Effective use of the high/low agreement was valuable in this case. The agreement saved the defense $1.7 million, and it is worth noting the agreement was reached when the trial ended. If a defense lawyer realizes the potential for the jury to deliver a harsh verdict against the client, it is wise to enter into such an agreement if the plaintiff is willing to do so to mitigate the risk of getting nothing as a result of a defense verdict. This shows the importance of emphasizing that a trial attorney’s job in representing the defendants does not end when the jury begins deliberation.

The reality is that a plaintiff in these kinds of cases usually is less able to absorb a devastating defense verdict than the hospital and/or physician is able to absorb a convincing victory for the plaintiff. The defendants likely have insurance of some kind, whereas the plaintiff is often counting on money from the lawsuit to replace a lifetime of lost wages from the injured or deceased patient. Even after the case has gone to the jury, this dynamic provides leverage for negotiations.

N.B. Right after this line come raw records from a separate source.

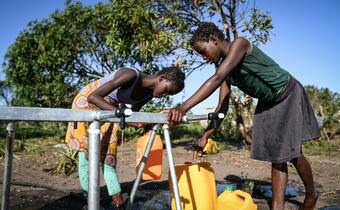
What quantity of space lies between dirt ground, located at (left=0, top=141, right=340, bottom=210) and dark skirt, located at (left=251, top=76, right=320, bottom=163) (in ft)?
2.45

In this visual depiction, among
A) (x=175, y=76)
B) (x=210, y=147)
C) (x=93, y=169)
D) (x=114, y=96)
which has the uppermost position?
(x=175, y=76)

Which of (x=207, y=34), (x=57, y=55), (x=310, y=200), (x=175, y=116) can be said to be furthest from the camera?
(x=57, y=55)

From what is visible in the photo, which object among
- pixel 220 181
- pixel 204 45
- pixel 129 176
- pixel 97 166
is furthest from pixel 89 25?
pixel 97 166

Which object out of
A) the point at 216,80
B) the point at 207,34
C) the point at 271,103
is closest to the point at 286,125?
the point at 271,103

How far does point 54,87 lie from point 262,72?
26.1 ft

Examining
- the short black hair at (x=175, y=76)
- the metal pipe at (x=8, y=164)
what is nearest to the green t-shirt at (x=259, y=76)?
the short black hair at (x=175, y=76)

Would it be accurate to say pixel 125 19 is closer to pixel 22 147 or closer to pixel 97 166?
pixel 22 147

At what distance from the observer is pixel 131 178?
4.74 m

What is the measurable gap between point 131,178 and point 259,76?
9.57 feet

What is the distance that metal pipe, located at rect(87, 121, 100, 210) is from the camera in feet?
4.33

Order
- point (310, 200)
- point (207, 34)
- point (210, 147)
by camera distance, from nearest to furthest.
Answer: point (207, 34) → point (310, 200) → point (210, 147)

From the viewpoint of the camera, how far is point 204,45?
91.3 inches

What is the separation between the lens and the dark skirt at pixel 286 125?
8.11 ft

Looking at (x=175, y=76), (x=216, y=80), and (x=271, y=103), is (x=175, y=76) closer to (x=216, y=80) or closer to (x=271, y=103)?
(x=216, y=80)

This case also illustrates the plaintiff’s advantage in eliciting an emotional response from the jury. The plaintiff in this case was a woman five years from retirement who only saw her husband a few times a year, but called him every day at 4:00 p.m. The plaintiff’s attorney emphasized the fact that the patient was so close to being able to spend time with her husband for the remainder of her life. It is a difficult art for defense attorneys to redirect the jury’s attention to the legally relevant points of focus in a case, namely whether a physician or hospital acted negligently.


  1. Philadelphia County Court of Common Pleas Case No. 140203126, May 23, 2016.